Count the lines of data below that include "present". Provide only the number.

========================================================================

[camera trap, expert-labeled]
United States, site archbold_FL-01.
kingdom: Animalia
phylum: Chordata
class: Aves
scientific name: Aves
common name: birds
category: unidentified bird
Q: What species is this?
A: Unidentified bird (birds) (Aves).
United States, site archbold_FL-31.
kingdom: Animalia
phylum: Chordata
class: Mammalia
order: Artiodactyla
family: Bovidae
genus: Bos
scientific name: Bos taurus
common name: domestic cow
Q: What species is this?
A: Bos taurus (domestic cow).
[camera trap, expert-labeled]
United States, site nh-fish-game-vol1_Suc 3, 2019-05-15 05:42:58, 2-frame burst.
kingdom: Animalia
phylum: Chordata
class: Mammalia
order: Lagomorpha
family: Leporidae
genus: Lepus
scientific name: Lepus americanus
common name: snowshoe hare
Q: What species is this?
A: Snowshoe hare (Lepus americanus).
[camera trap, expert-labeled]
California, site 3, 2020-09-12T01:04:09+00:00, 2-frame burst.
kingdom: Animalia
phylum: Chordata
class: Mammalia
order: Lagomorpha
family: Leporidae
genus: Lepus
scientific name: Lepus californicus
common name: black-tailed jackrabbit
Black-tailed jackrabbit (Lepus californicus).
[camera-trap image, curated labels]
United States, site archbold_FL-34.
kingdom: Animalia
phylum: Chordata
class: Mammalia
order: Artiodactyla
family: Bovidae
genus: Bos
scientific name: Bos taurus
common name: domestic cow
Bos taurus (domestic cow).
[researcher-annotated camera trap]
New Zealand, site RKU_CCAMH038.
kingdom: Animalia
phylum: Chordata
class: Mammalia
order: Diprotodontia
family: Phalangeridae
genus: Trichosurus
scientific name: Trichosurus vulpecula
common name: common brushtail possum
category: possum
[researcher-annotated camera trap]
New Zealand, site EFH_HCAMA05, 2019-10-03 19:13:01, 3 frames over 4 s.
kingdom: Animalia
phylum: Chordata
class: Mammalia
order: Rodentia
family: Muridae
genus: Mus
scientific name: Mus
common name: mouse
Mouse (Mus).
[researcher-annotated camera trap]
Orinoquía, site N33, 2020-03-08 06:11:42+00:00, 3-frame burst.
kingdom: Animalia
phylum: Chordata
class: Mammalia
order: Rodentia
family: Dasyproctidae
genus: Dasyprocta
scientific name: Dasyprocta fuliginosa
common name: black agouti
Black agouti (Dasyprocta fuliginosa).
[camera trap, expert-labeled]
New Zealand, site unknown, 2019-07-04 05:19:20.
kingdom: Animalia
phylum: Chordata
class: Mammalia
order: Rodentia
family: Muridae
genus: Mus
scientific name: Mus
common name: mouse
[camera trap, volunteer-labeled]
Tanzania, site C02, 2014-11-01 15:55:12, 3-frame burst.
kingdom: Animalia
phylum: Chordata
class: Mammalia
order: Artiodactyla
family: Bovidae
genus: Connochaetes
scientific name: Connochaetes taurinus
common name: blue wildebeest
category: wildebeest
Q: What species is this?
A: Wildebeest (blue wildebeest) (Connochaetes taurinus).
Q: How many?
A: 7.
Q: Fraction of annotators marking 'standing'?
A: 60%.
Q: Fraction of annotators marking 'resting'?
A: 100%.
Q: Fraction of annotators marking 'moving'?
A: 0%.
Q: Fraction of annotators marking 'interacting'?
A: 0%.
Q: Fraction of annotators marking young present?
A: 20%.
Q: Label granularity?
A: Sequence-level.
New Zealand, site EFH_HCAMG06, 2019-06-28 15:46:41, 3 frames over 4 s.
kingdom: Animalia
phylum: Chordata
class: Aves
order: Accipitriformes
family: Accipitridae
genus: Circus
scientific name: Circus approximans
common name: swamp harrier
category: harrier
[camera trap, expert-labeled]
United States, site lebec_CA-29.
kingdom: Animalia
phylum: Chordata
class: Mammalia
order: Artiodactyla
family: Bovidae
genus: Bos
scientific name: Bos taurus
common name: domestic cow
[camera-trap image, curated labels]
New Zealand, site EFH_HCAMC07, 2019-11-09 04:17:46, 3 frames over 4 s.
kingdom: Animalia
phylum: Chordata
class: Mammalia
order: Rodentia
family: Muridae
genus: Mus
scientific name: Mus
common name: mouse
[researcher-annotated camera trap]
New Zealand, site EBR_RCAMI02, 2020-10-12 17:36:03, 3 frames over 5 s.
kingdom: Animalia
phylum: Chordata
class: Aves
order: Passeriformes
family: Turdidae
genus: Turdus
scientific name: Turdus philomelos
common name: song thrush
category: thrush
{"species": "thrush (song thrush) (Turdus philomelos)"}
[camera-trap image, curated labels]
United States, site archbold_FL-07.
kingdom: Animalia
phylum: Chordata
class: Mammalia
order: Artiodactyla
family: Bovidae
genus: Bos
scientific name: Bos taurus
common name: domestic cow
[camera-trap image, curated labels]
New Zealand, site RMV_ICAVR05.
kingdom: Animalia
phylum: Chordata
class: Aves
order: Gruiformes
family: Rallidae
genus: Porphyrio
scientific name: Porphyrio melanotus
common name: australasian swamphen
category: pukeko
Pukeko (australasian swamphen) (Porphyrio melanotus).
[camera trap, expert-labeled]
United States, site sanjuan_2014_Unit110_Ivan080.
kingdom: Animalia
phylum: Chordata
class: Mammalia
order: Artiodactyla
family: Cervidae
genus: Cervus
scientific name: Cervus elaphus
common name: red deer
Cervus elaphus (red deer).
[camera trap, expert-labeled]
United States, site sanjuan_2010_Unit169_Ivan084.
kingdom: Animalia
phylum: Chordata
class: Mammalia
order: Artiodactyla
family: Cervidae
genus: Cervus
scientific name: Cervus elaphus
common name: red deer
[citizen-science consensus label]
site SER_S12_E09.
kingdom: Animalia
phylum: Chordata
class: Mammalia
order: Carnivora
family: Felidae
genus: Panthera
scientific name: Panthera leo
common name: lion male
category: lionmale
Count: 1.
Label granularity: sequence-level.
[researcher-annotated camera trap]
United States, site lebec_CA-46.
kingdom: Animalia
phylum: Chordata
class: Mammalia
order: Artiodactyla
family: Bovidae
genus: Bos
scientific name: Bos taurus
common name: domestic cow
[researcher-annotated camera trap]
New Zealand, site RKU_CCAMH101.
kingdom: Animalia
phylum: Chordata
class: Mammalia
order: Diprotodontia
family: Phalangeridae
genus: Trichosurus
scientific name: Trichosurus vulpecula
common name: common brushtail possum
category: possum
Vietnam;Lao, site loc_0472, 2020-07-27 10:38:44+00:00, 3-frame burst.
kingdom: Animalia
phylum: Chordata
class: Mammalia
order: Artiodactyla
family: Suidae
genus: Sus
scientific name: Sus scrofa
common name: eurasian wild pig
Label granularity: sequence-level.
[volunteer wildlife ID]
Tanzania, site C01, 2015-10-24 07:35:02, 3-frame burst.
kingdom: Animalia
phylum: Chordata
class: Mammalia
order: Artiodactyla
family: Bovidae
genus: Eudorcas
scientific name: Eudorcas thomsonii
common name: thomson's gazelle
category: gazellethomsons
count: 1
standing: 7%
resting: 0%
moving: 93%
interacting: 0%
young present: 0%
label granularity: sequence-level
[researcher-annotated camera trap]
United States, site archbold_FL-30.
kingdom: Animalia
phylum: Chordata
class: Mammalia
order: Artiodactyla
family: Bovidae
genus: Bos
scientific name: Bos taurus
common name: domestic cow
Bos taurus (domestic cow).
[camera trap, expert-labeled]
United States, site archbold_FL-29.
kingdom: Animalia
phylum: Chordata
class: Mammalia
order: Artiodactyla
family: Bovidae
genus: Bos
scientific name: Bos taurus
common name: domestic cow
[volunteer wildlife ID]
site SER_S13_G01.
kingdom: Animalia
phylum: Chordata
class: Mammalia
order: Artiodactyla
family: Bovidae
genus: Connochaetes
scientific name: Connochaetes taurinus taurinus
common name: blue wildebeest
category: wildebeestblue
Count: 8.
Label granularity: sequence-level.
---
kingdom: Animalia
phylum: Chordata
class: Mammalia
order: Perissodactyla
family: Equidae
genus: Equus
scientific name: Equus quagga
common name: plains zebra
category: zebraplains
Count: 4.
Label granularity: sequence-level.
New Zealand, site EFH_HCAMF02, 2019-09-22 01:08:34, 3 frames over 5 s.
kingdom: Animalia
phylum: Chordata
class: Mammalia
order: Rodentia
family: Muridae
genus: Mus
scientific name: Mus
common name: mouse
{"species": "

========================================================================

**Exercise result**
2